__Problem to work on__
Character for character, transcribe the entries below, minus the images.

━━━ Data under study

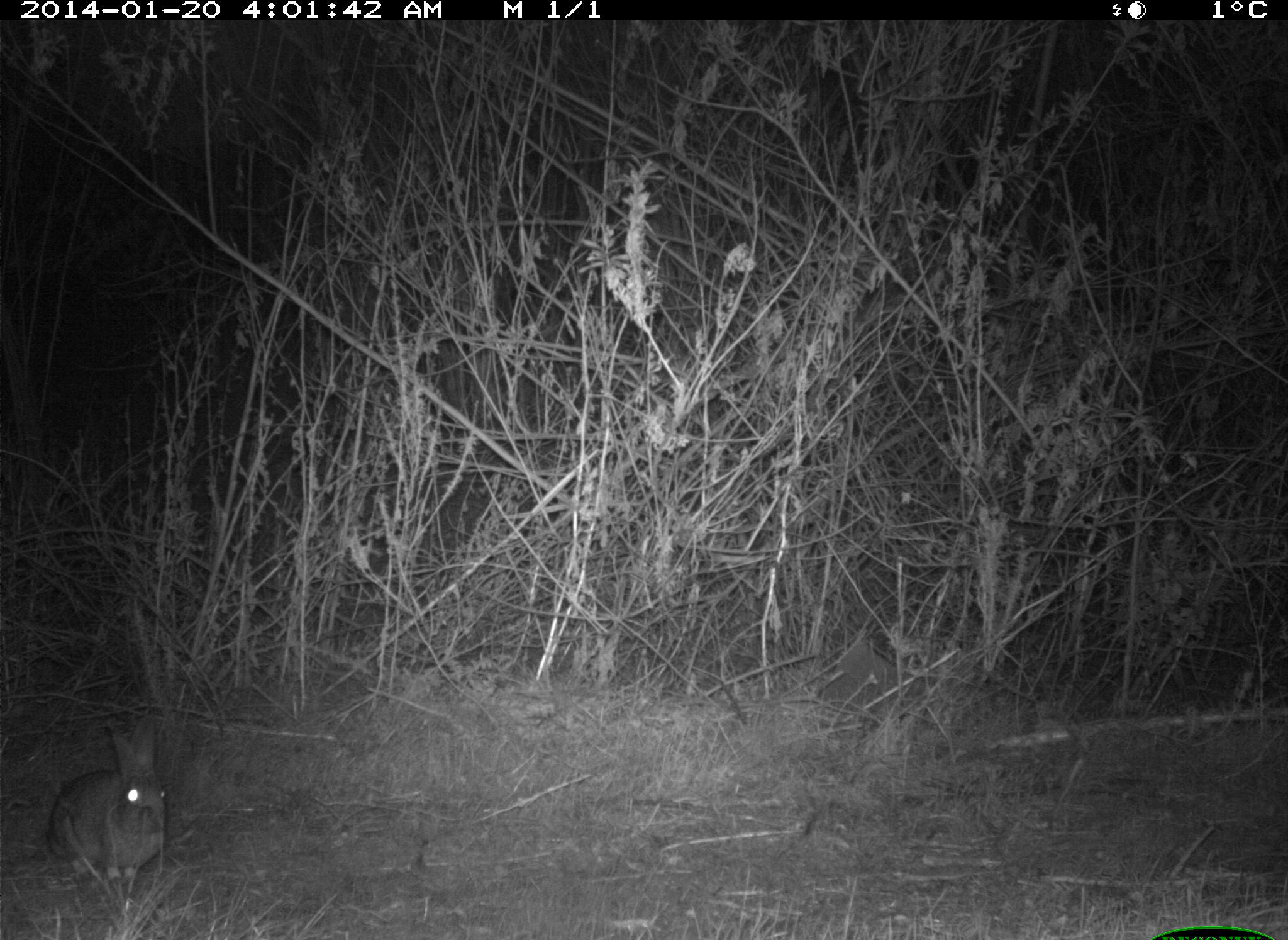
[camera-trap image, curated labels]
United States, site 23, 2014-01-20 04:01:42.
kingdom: Animalia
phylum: Chordata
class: Mammalia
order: Lagomorpha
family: Leporidae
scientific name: Leporidae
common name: rabbits and hares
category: rabbit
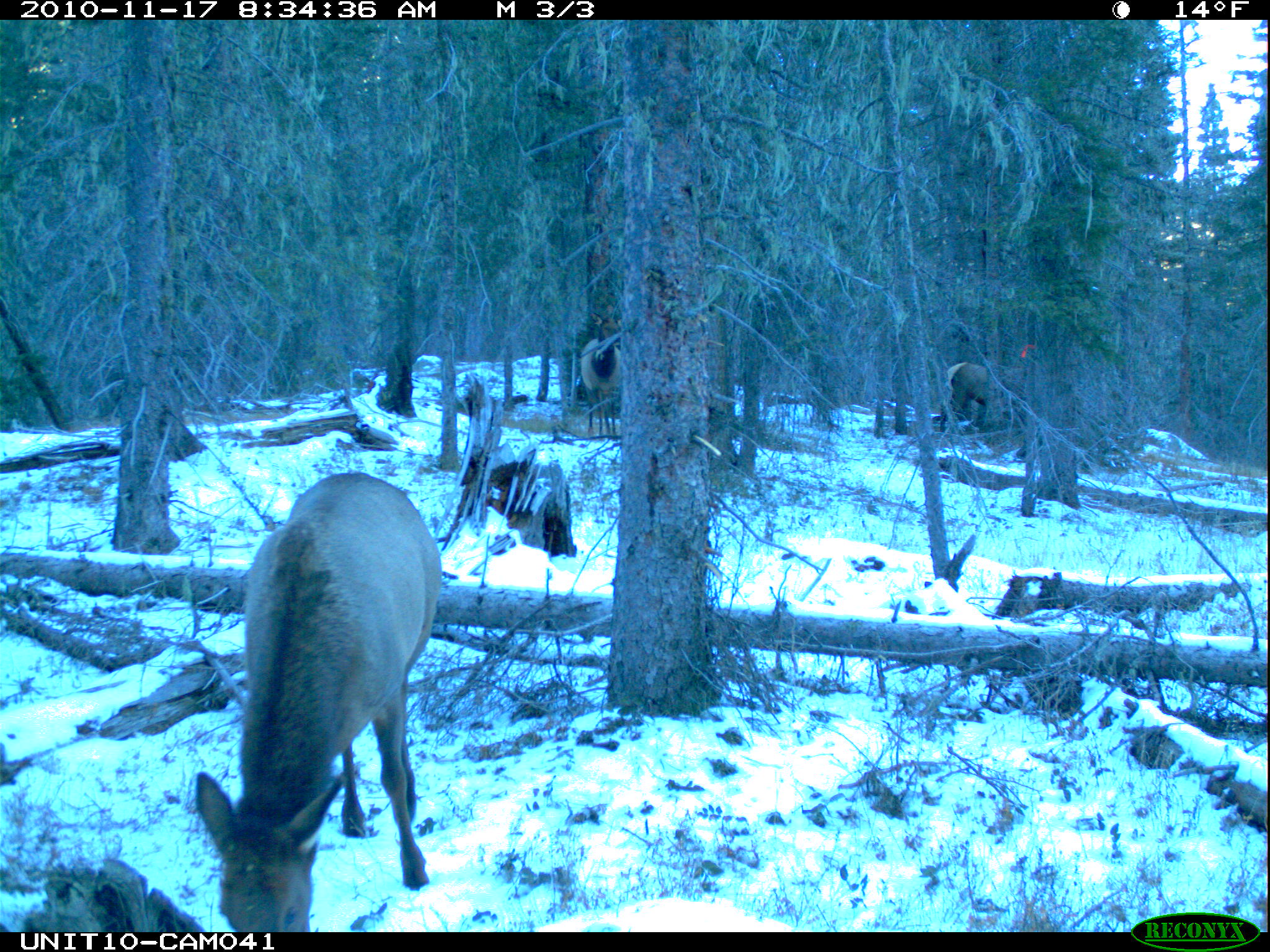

━━━━━━

__Solution for this task__
[camera-trap image, curated labels]
United States, site 23, 2014-01-20 04:01:42.
kingdom: Animalia
phylum: Chordata
class: Mammalia
order: Lagomorpha
family: Leporidae
scientific name: Leporidae
common name: rabbits and hares
category: rabbit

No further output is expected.